While the law now may state that a bow hunter can shoot his razor-sharp arrows 150 feet from homes, the deer that have been impaled by the bow hunter’s arrows have no such limit to how far they can run.
Hunting magazines and bow hunting manuals warn bow hunters to become proficient at following blood trails. Even hunters have acknowledged it is rare that arrowed deer will die immediately when hit. Bow hunters are told to wait anywhere from minutes to many hours before tracking their victims, depending on where the arrow struck. Otherwise, they could push the deer even further before it collapses and bleeds to death.
Impaled, bleeding deer could end up in neighbors’ yards. The bow hunter’s victims would hardly limit their dying moments to within the 50-feet property lines. If the deer hasn’t bled to death before found, said bow hunter will have to shoot it again.

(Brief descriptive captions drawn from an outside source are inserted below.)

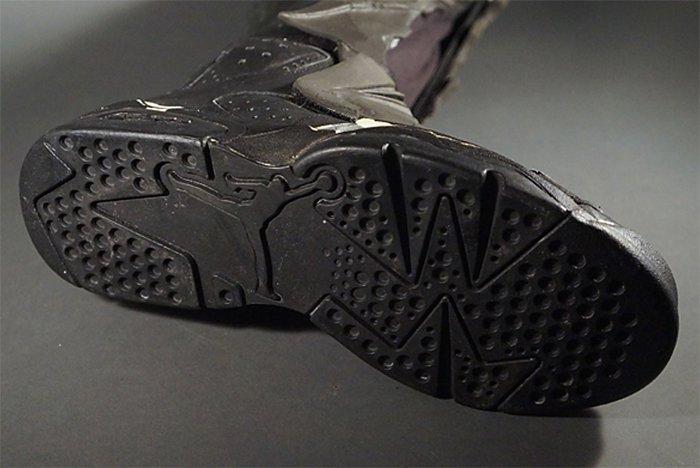 Batman Air Jordan 6 2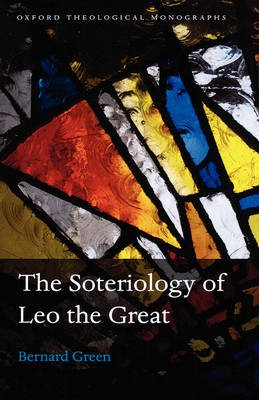 The Soteriology of Leo the Great - pr_274775
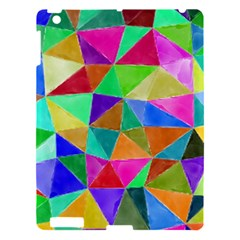 Triangles, colorful watercolor art  painting Apple iPad 3/4 Hardshell Case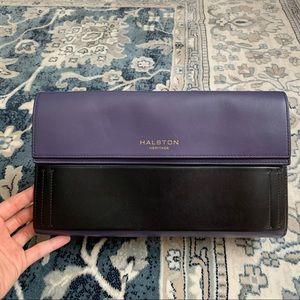 HALSTON HERITAGE  Foldover Clutch Bag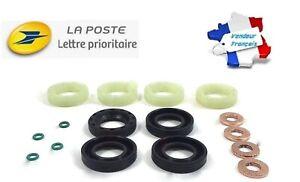 Kit-Joint-Injecteur-Peugeot-Citroen-Ford-90-110cv-1-6-Hdi-Tdci-Montage-Bosch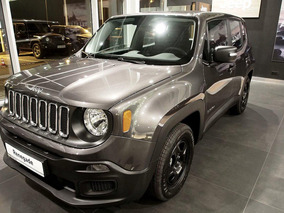 Jeep Renegade 1.8 Sport Manual $267000 O Tu Usado Y Cuotas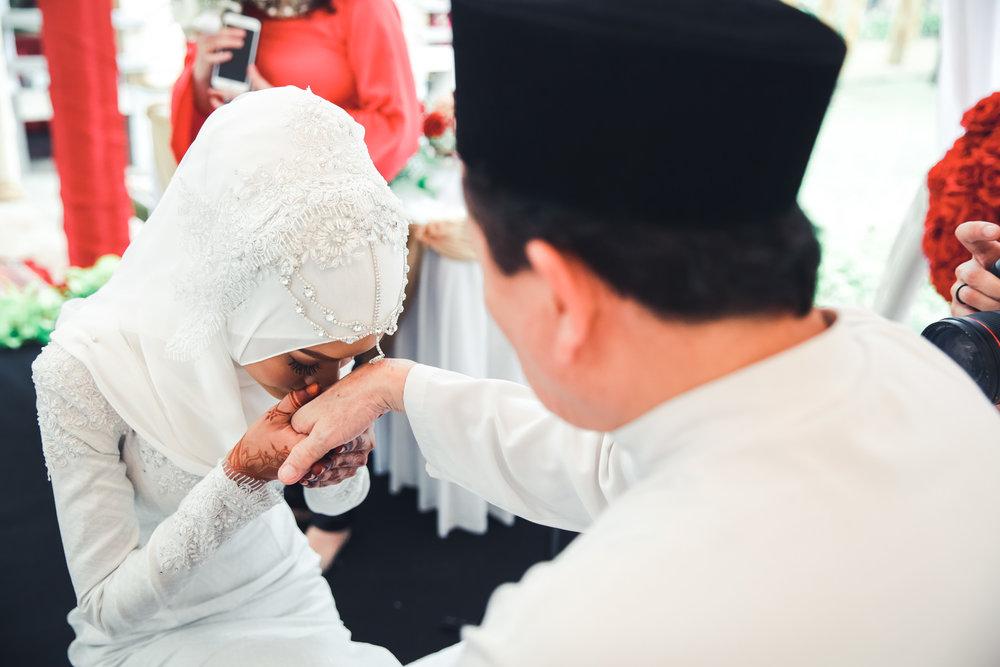 Hidayat&Farhana-167.jpg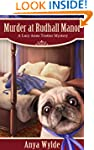 Murder At Rudhall Manor (A Humorous M...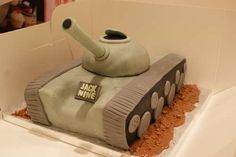 awesome cake idea for little boys or miltary men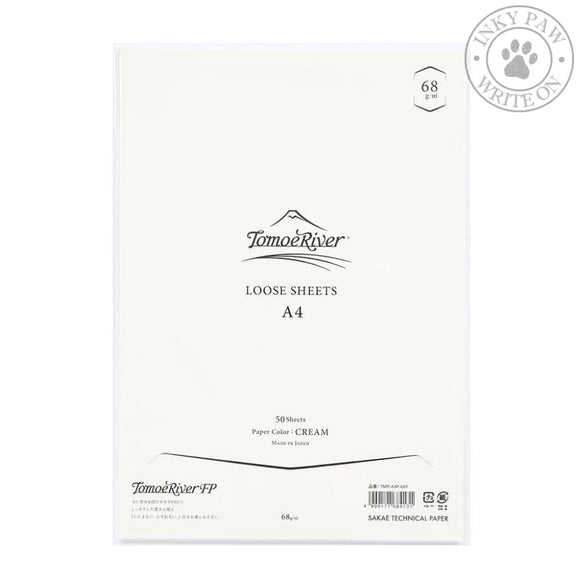 Tomoe River A4 Loose Sheets (68 Gsm) 50 Cream Paper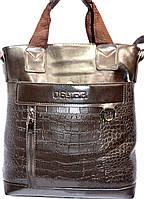 Надежная мужская сумка на плечо. отличное качество. Большой размер. Барсетка-сумка. Купить онлайн. Код: КДН524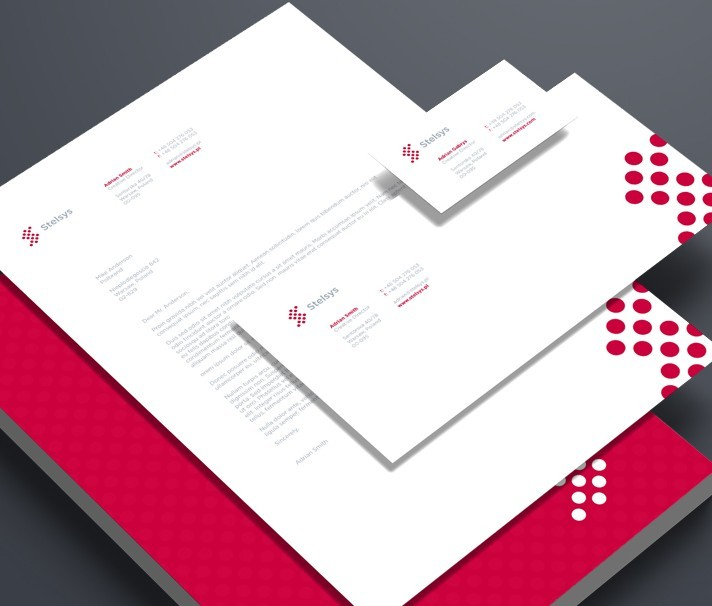 Free Full Editable Branding & Stationary Mockup PSD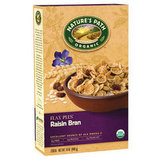 Flax Plus Raisin Bran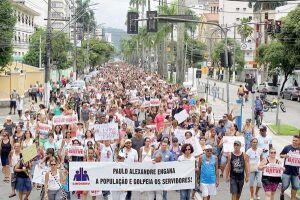 Os primeiros 100 dias dos prefeitos eleitos e reeleitos na Baixada Santista foram marcados pelos reflexos da crise econômica financeira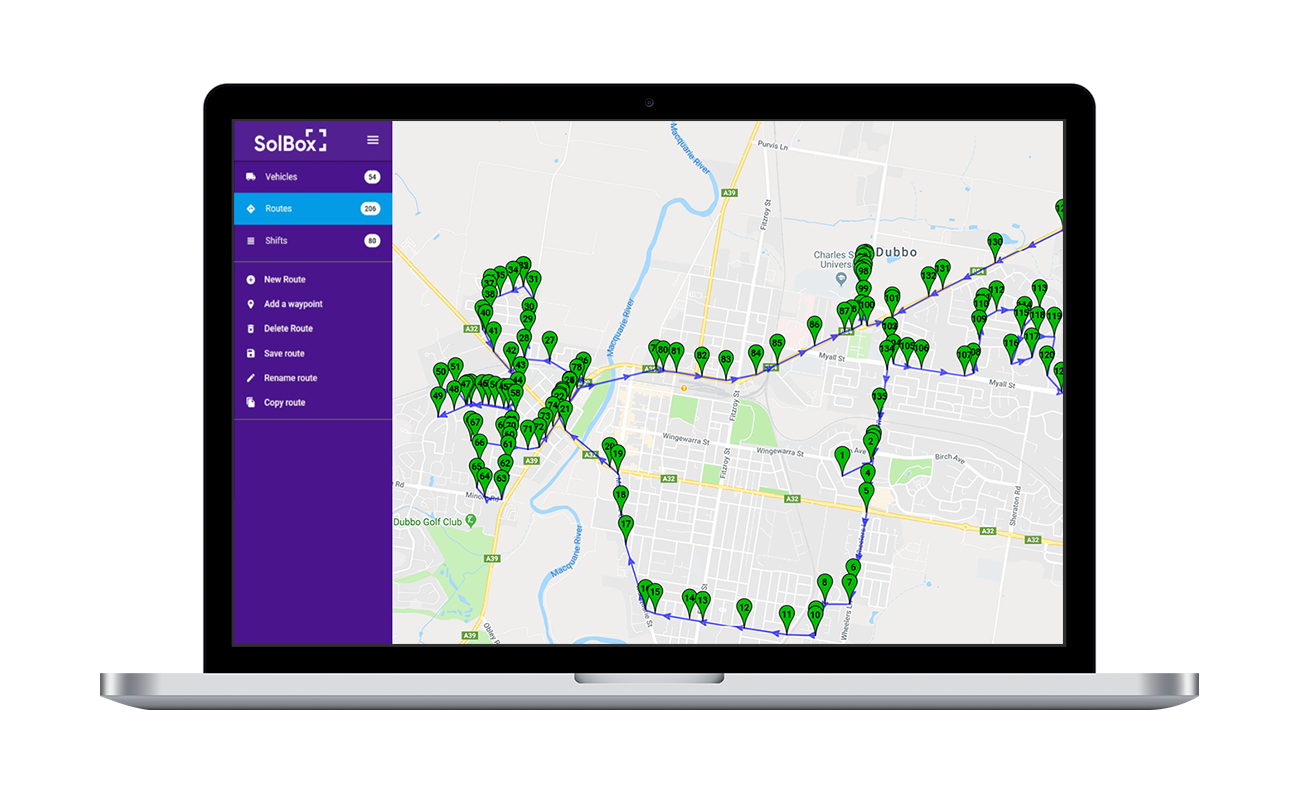 Pre-installed bus routes eliminates training time - Reduce training hours by up to 90 per cent with preinstalled bus routes on TomTom Telematics driver terminals. This includes both standard and augmented bus stops pre-loaded onto the routes, with easy-to-follow turn by turn navigation.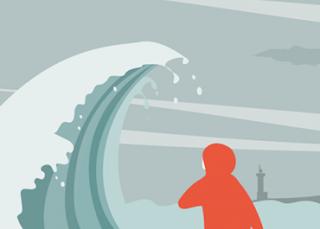 Submersion marine, quels sont les bons réflexes ?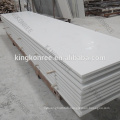 pure white solid surface acrylic for window sills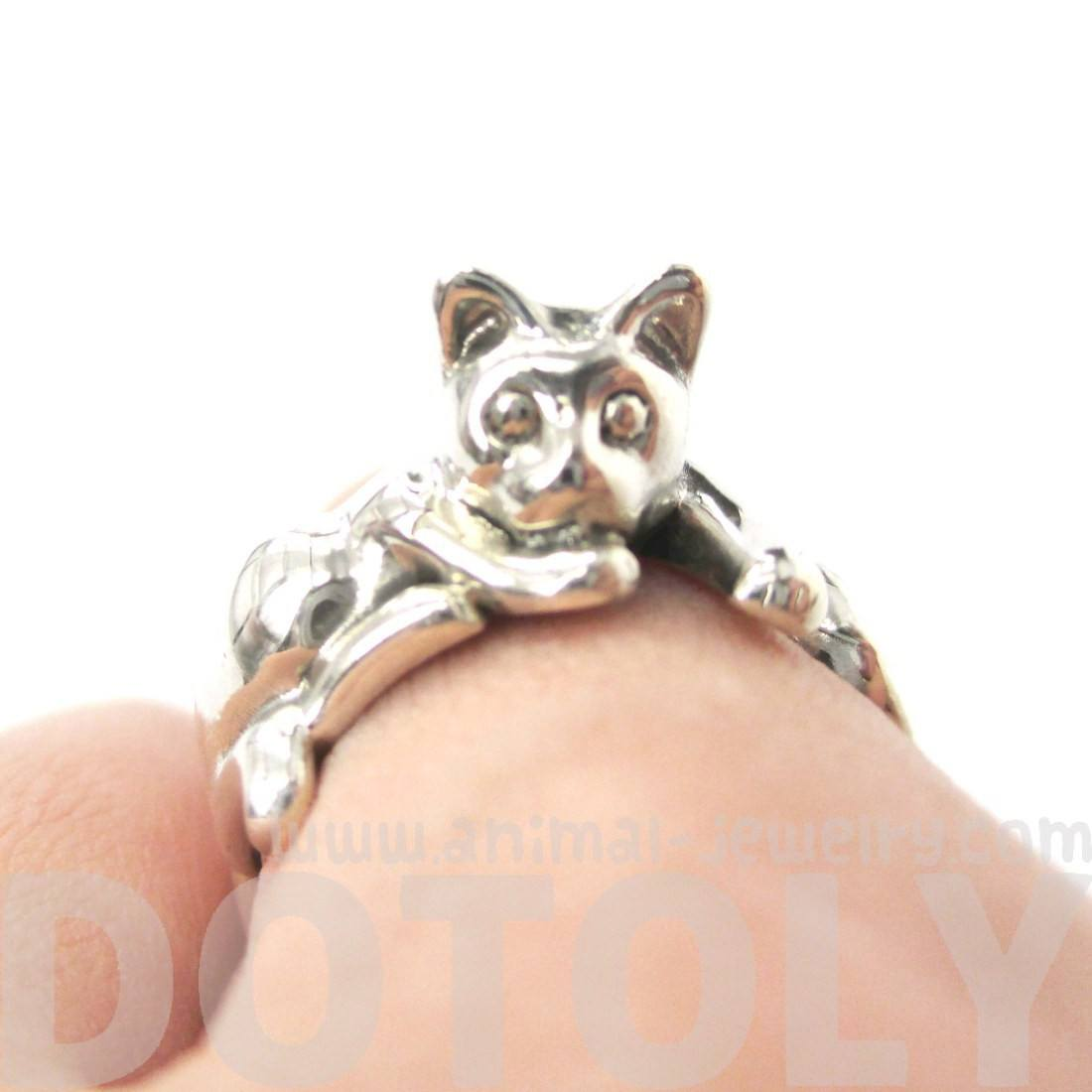 Kitty Cat Shaped Animal Wrap Ring in 925 Sterling Silver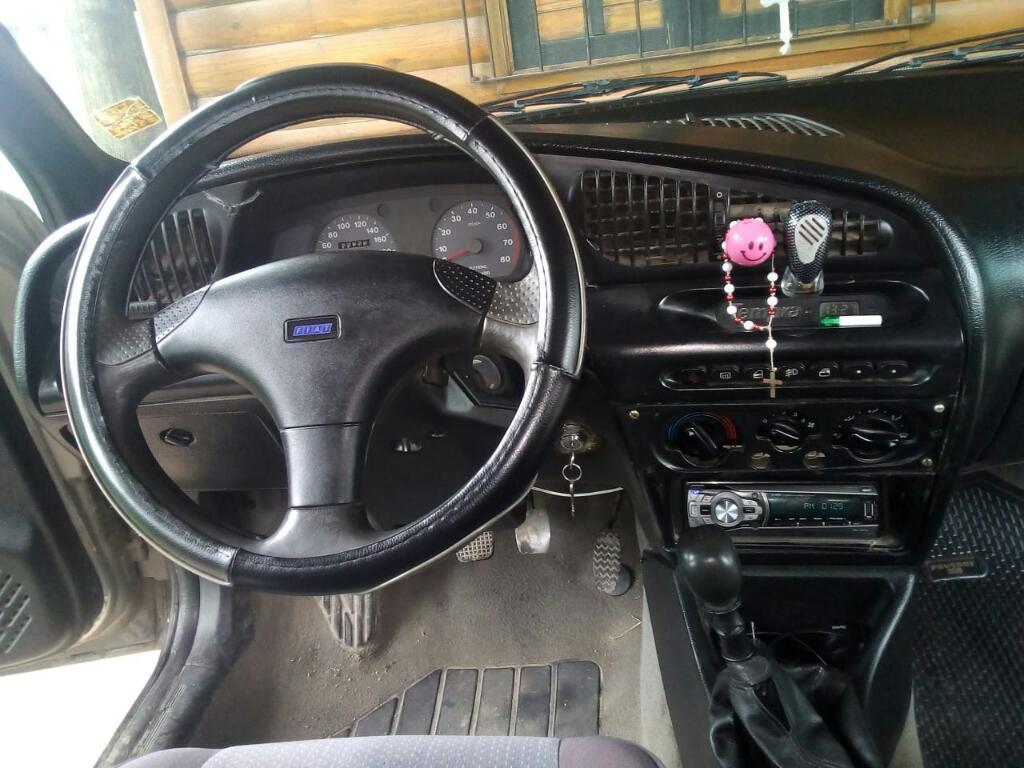 Vendo Mi Fiat Ermso Motor Echo Nuevo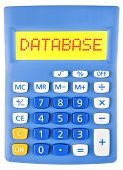 Calculator With Database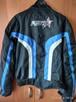 Sprzedam kurtki motocyklowe tekstylne - 7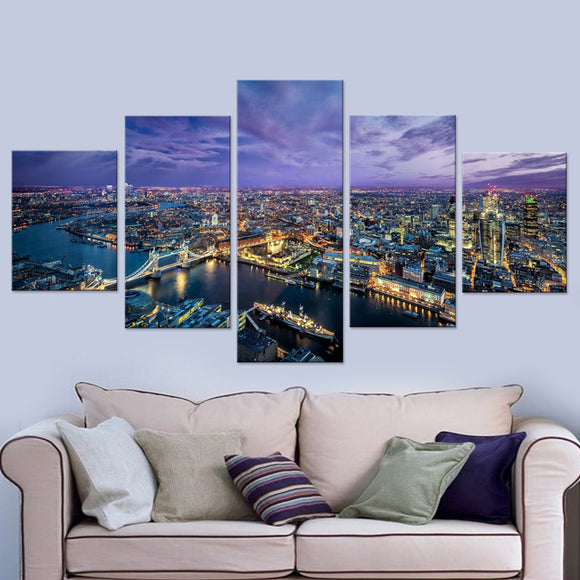 London City Panels Canvas Prints Wall Art for Wall Decorations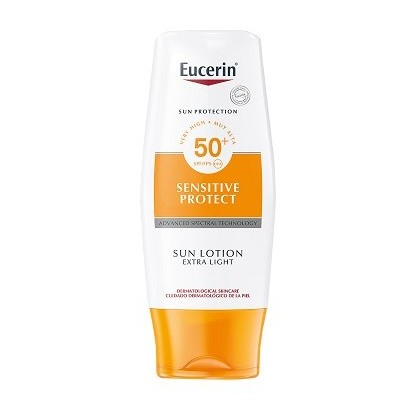 Eucerin Sun Protection 50+ Locion extra light 150ml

Neighbors have every right to be concerned. The bow hunter describes his strip of land as a “nature lover’s paradise.” Hardly a paradise for those who have to worry about bleeding animals ending up in their kids’ play areas.
They also have to wonder if the other wildlife mentioned will become attractive targets for said bow hunter. Coyote hunting season is six months, both night and day.